* Provided passage:
Papermaking The Story of
Paper-Making
an account of paper-making from its earliest
known record down to the present time by
J.W. Butler Paper Company 1901
Water Marks and Varieties of Paper Part 4
Another variety of what may properly be termed sensitized paper
is the arrowroot-paper used in photography for positive prints. It
is plain or non-glossy, and is coated with a weak solution of
arrowroot in water, with sodium, chloride, and a trace of citric
acid. Photographic paper, as such, includes a great variety of
these sensitized papers, employed in various processes of the
art; albumenized, salted, coated with emulsion, or otherwise
treated. One of these, known as Pizzighelli paper, a sensitized
platinum paper, gives a neat surface, and soft, clear, gray tones,
which are most artistic and pleasing for many subjects.
Other papers are so treated chemically as to produce certain
effects under the application of pressure, instead of by the action
of light. Such is the transfer-paper used for transferring a design
mechanically, which is prepared by coating the sheet with
adhesive pigments of lampblack, vermilion, indigo, or other
chemical. The carbon-paper universally used in typewriting when
more than one copy of a letter or paper is desired, is paper faced
with carbon or lampblack. Alternate sheets of writing and carbon
paper, placed one above the other, are put into the typewriter,
and the impression of the letter on the surface of one sheet serves to print three or four sheets underneath.
Manifold writing or copying papers are made from strong unsized papers adapted to receive writing or printing, and to
transfer this readily under pressure to another sheet which has been dampened. It is the common rule to-day to make
permanent record of correspondence and business transactions by the use of this system of impression-copying. The
manifold paper largely used by railroads is very thin, making possible a large number of copies from a single
impression, thus effecting a great saving of time and labor.

* Material supplied:
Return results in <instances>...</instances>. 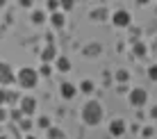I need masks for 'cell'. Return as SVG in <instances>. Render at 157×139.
Returning <instances> with one entry per match:
<instances>
[{"mask_svg":"<svg viewBox=\"0 0 157 139\" xmlns=\"http://www.w3.org/2000/svg\"><path fill=\"white\" fill-rule=\"evenodd\" d=\"M148 80H150V82H157V64L148 66Z\"/></svg>","mask_w":157,"mask_h":139,"instance_id":"obj_15","label":"cell"},{"mask_svg":"<svg viewBox=\"0 0 157 139\" xmlns=\"http://www.w3.org/2000/svg\"><path fill=\"white\" fill-rule=\"evenodd\" d=\"M128 100H130V105L132 107H144L146 103H148V91H146L144 87H137V89H130L128 91Z\"/></svg>","mask_w":157,"mask_h":139,"instance_id":"obj_3","label":"cell"},{"mask_svg":"<svg viewBox=\"0 0 157 139\" xmlns=\"http://www.w3.org/2000/svg\"><path fill=\"white\" fill-rule=\"evenodd\" d=\"M141 135H144V137H153V130H150V128H146V130H141Z\"/></svg>","mask_w":157,"mask_h":139,"instance_id":"obj_24","label":"cell"},{"mask_svg":"<svg viewBox=\"0 0 157 139\" xmlns=\"http://www.w3.org/2000/svg\"><path fill=\"white\" fill-rule=\"evenodd\" d=\"M150 119H155V121H157V105H155L153 110H150Z\"/></svg>","mask_w":157,"mask_h":139,"instance_id":"obj_25","label":"cell"},{"mask_svg":"<svg viewBox=\"0 0 157 139\" xmlns=\"http://www.w3.org/2000/svg\"><path fill=\"white\" fill-rule=\"evenodd\" d=\"M39 75H50V66H46V64H43L41 71H39Z\"/></svg>","mask_w":157,"mask_h":139,"instance_id":"obj_20","label":"cell"},{"mask_svg":"<svg viewBox=\"0 0 157 139\" xmlns=\"http://www.w3.org/2000/svg\"><path fill=\"white\" fill-rule=\"evenodd\" d=\"M5 100H7V91H5V89H0V105H2Z\"/></svg>","mask_w":157,"mask_h":139,"instance_id":"obj_22","label":"cell"},{"mask_svg":"<svg viewBox=\"0 0 157 139\" xmlns=\"http://www.w3.org/2000/svg\"><path fill=\"white\" fill-rule=\"evenodd\" d=\"M64 23H66V18H64L62 12H55V14H52V25H55V28H64Z\"/></svg>","mask_w":157,"mask_h":139,"instance_id":"obj_8","label":"cell"},{"mask_svg":"<svg viewBox=\"0 0 157 139\" xmlns=\"http://www.w3.org/2000/svg\"><path fill=\"white\" fill-rule=\"evenodd\" d=\"M21 128H23V130H30V128H32V121H30V119L23 121V123H21Z\"/></svg>","mask_w":157,"mask_h":139,"instance_id":"obj_21","label":"cell"},{"mask_svg":"<svg viewBox=\"0 0 157 139\" xmlns=\"http://www.w3.org/2000/svg\"><path fill=\"white\" fill-rule=\"evenodd\" d=\"M21 7H32V0H18Z\"/></svg>","mask_w":157,"mask_h":139,"instance_id":"obj_23","label":"cell"},{"mask_svg":"<svg viewBox=\"0 0 157 139\" xmlns=\"http://www.w3.org/2000/svg\"><path fill=\"white\" fill-rule=\"evenodd\" d=\"M43 18H46V14H43V12H34V16H32L34 23H43Z\"/></svg>","mask_w":157,"mask_h":139,"instance_id":"obj_17","label":"cell"},{"mask_svg":"<svg viewBox=\"0 0 157 139\" xmlns=\"http://www.w3.org/2000/svg\"><path fill=\"white\" fill-rule=\"evenodd\" d=\"M16 80H18V84L21 87H25V89H32L36 84V80H39V73L34 71V68H28V66H23L18 71V75H16Z\"/></svg>","mask_w":157,"mask_h":139,"instance_id":"obj_2","label":"cell"},{"mask_svg":"<svg viewBox=\"0 0 157 139\" xmlns=\"http://www.w3.org/2000/svg\"><path fill=\"white\" fill-rule=\"evenodd\" d=\"M112 23H114L116 28H130V25H132V16H130V12H125V9H118V12L112 14Z\"/></svg>","mask_w":157,"mask_h":139,"instance_id":"obj_4","label":"cell"},{"mask_svg":"<svg viewBox=\"0 0 157 139\" xmlns=\"http://www.w3.org/2000/svg\"><path fill=\"white\" fill-rule=\"evenodd\" d=\"M134 55H137V57H146V46L141 44V41L134 44Z\"/></svg>","mask_w":157,"mask_h":139,"instance_id":"obj_12","label":"cell"},{"mask_svg":"<svg viewBox=\"0 0 157 139\" xmlns=\"http://www.w3.org/2000/svg\"><path fill=\"white\" fill-rule=\"evenodd\" d=\"M125 128H128V123L123 119H114L109 123V135L112 137H121V135H125Z\"/></svg>","mask_w":157,"mask_h":139,"instance_id":"obj_5","label":"cell"},{"mask_svg":"<svg viewBox=\"0 0 157 139\" xmlns=\"http://www.w3.org/2000/svg\"><path fill=\"white\" fill-rule=\"evenodd\" d=\"M130 80V73L125 71V68H121V71H116V82H121V84H125Z\"/></svg>","mask_w":157,"mask_h":139,"instance_id":"obj_10","label":"cell"},{"mask_svg":"<svg viewBox=\"0 0 157 139\" xmlns=\"http://www.w3.org/2000/svg\"><path fill=\"white\" fill-rule=\"evenodd\" d=\"M2 119H5V112H2V110H0V121H2Z\"/></svg>","mask_w":157,"mask_h":139,"instance_id":"obj_28","label":"cell"},{"mask_svg":"<svg viewBox=\"0 0 157 139\" xmlns=\"http://www.w3.org/2000/svg\"><path fill=\"white\" fill-rule=\"evenodd\" d=\"M7 71H9V68L5 66V64H0V75H2V73H7Z\"/></svg>","mask_w":157,"mask_h":139,"instance_id":"obj_26","label":"cell"},{"mask_svg":"<svg viewBox=\"0 0 157 139\" xmlns=\"http://www.w3.org/2000/svg\"><path fill=\"white\" fill-rule=\"evenodd\" d=\"M80 89H82V94H91L94 91V82H91V80H84V82L80 84Z\"/></svg>","mask_w":157,"mask_h":139,"instance_id":"obj_14","label":"cell"},{"mask_svg":"<svg viewBox=\"0 0 157 139\" xmlns=\"http://www.w3.org/2000/svg\"><path fill=\"white\" fill-rule=\"evenodd\" d=\"M30 139H32V137H30Z\"/></svg>","mask_w":157,"mask_h":139,"instance_id":"obj_29","label":"cell"},{"mask_svg":"<svg viewBox=\"0 0 157 139\" xmlns=\"http://www.w3.org/2000/svg\"><path fill=\"white\" fill-rule=\"evenodd\" d=\"M36 123H39V128H43V130H48V128H50V119H48V116H41V119L36 121Z\"/></svg>","mask_w":157,"mask_h":139,"instance_id":"obj_16","label":"cell"},{"mask_svg":"<svg viewBox=\"0 0 157 139\" xmlns=\"http://www.w3.org/2000/svg\"><path fill=\"white\" fill-rule=\"evenodd\" d=\"M137 2H139V5H148V0H137Z\"/></svg>","mask_w":157,"mask_h":139,"instance_id":"obj_27","label":"cell"},{"mask_svg":"<svg viewBox=\"0 0 157 139\" xmlns=\"http://www.w3.org/2000/svg\"><path fill=\"white\" fill-rule=\"evenodd\" d=\"M48 139H64V132L57 128H48Z\"/></svg>","mask_w":157,"mask_h":139,"instance_id":"obj_11","label":"cell"},{"mask_svg":"<svg viewBox=\"0 0 157 139\" xmlns=\"http://www.w3.org/2000/svg\"><path fill=\"white\" fill-rule=\"evenodd\" d=\"M57 68H59V71H71V62H68V57H59V60H57Z\"/></svg>","mask_w":157,"mask_h":139,"instance_id":"obj_9","label":"cell"},{"mask_svg":"<svg viewBox=\"0 0 157 139\" xmlns=\"http://www.w3.org/2000/svg\"><path fill=\"white\" fill-rule=\"evenodd\" d=\"M59 91H62V96H64L66 100H71V98H75L78 89H75V84H71V82H64L62 87H59Z\"/></svg>","mask_w":157,"mask_h":139,"instance_id":"obj_7","label":"cell"},{"mask_svg":"<svg viewBox=\"0 0 157 139\" xmlns=\"http://www.w3.org/2000/svg\"><path fill=\"white\" fill-rule=\"evenodd\" d=\"M59 7H64V9L68 12V9L73 7V0H59Z\"/></svg>","mask_w":157,"mask_h":139,"instance_id":"obj_18","label":"cell"},{"mask_svg":"<svg viewBox=\"0 0 157 139\" xmlns=\"http://www.w3.org/2000/svg\"><path fill=\"white\" fill-rule=\"evenodd\" d=\"M41 57H43V62H50L52 57H55V48H52V46H48L46 50H43V55H41Z\"/></svg>","mask_w":157,"mask_h":139,"instance_id":"obj_13","label":"cell"},{"mask_svg":"<svg viewBox=\"0 0 157 139\" xmlns=\"http://www.w3.org/2000/svg\"><path fill=\"white\" fill-rule=\"evenodd\" d=\"M57 7H59V0H48V9L57 12Z\"/></svg>","mask_w":157,"mask_h":139,"instance_id":"obj_19","label":"cell"},{"mask_svg":"<svg viewBox=\"0 0 157 139\" xmlns=\"http://www.w3.org/2000/svg\"><path fill=\"white\" fill-rule=\"evenodd\" d=\"M34 110H36V100L32 98V96H25V98L21 100V112H23V114H32Z\"/></svg>","mask_w":157,"mask_h":139,"instance_id":"obj_6","label":"cell"},{"mask_svg":"<svg viewBox=\"0 0 157 139\" xmlns=\"http://www.w3.org/2000/svg\"><path fill=\"white\" fill-rule=\"evenodd\" d=\"M102 116H105V112H102L100 100H89L82 107V123L86 125H100Z\"/></svg>","mask_w":157,"mask_h":139,"instance_id":"obj_1","label":"cell"}]
</instances>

* Task 1:
Answer these questions from the paper-making passage:
(a) What kind of tones does Pizzighelli paper give?
(b) What is the carbon-paper used in typewriting faced with?
(c) What is the manifold paper largely used by railroads like, and what does this make possible?
* Task 2:
Pick up the paper-making passage after its final sentence and carry it on.

* Final answer 1:
(a) Soft, clear, gray tones.
(b) Carbon or lampblack.
(c) It is very thin, which makes possible a large number of copies from a single impression.

* Final answer 2:
Stencil-paper is produced by giving to a sheet of fibrous paper, as fine and thin as gauze, a thick, even coating of
paraffin, and from this the stencil may be prepared in two different ways. Either it may be placed in the typewriter, from
which the ink-pad or ribbon has been removed, and the stencil cut by allowing the type to strike the wax sheet, or it
may be placed upon a flat steel plate, the surface of which is cut into multitudinous microscopic steel points, and then
written upon by a stylus, a steel pencil made especially for the purpose, which cuts the wax without tearing the gauzy
body of the sheet. Copies are produced in the same manner as with other stencils, viz., by placing the blank sheet
under the stencil and then passing an inked roller over the latter.


Luminous paper is prepared by compounding the pulp with gelatine and phosphorescent powder.

Transparent papers are made by several different methods. The usual one employed is to apply a thin coating of a
solution of Canada balsam in turpentine, or a. solution of castor or linseed oil in absolute alcohol, the alcohol in the
latter case being permitted to evaporate, thereby rendering the paper transparent. Such paper is largely used for
tracing purposes, and may be restored to its original state of opacity, with the tracings left unchanged, by removing the
oil with a fresh bath of alcohol.


Safety-paper is a paper so treated or coated with chemicals that any ink-writing upon its surface cannot be erased,
effaced, or removed without leaving indelible marks on the paper. As its name implies, it is used for safety in
bankchecks or other commercial paper, to protect against alteration.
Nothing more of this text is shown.